Capabilities and Functionings

Robeyns is interested in whether men and women have different capabilities. But all of the evidence that she collects concerns differences in functioning. Capabilities involve choices about how to function and she doesn’t have a direct measure of how people choose. All she’s got is data about how they function.

Here’s how she deals with this.

for group inequalities (such as those based on race, caste, gender, or nationality) inequality in achieved functionings implies inequality in capabilities, except if one can give a plausible reason why one group would systematically choose different functionings from the same capability set. … In other words, if we observe inequalities in outcomes between men and women, we deduce that they did not have equal opportunities in the first place. Underlying this reasoning is the assumption that the distribution of preferences between groups is identical, that is, we are as likely to find a man as a woman with a given set of preferences. The burden of proof should fall on those who claim that women would systematically prefer different options than men, if they had the same real opportunities. The observation that given existing social conditions women are more likely than men to choose domestic and care labor over paid work does not mean that this is what they would choose if they had the same capabilities as men, precisely because the real opportunities for women to have a good job under good conditions are fewer than for men.
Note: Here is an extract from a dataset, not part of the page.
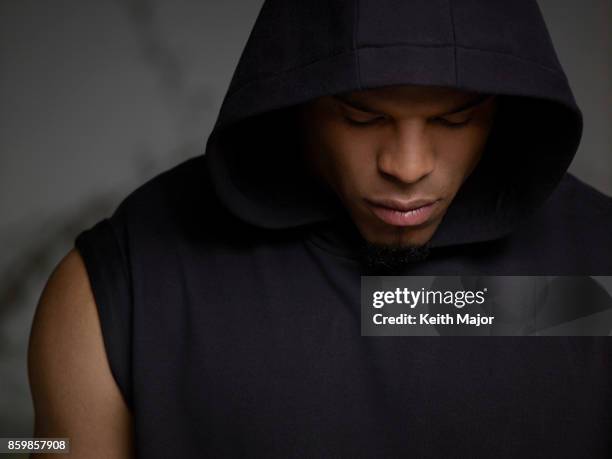 Football player Cam Newton is photographed for Ebony Magazine on December 1, 2015 in New York City.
Ultimately, we are interested in evaluating group inequalities in the space of capabilities, and not in achieved functionings. But given that we have little direct information about people’s capability levels, we could start by taking group inequality in achieved functionings as indicative of inequalities in capabilities. This could later be refined and adapted in the face of new evidence or compelling arguments. (Robeyns 2003, 84–85)

In a nutshell, if some functionings are clearly better than others but men achieve them at a far higher rate than women do, that is evidence that women’s capabilities are not the same as men’s. The assumption of the argument is that women would pursue the better functionings at the same rates that men do if they had similar opportunities.

It would be interesting to go back through the list and see if that is so for all of the elements on it. I can see someone noting that women seem to have better social relationships than men do. Maybe they rationally prefer a life with good social relations to one spent in pursuit of a demanding job. There are a lot of questions to take up here. For example, you would have to show that this is the choice that women actually face; it might be that the choice they actually have is between child care and a career. It would be tricky to untangle all of this. But that’s what social scientists do.

Aaron gets the final word. He asked why it is obvious that capabilities are the relevant measure of gender inequality rather than functioning. Differences in functionings (not my term!) could tell us a lot about the differences between the lives that men and women lead even if we never make a connection with capabilities. I think that’s a good point.

References

Robeyns, Ingrid. 2003. “Sen’s Capability Approach and Gender Inequality: Selecting Relevant Capabilities.” Feminist Economics 9 (2–3): 61–92.

Sen, Amartya. 1990. “More Than 100 Million Women Are Missing.” New York Review of Books, December. http://www.nybooks.com/articles/1990/12/20/more-than-100-million-women-are-missing/.


  1. I also think that we would be interested in imbalances between the number of men and women as a result of genetic engineering even though that does not involve messing with anyone’s capabilities. But that’s a secondary point.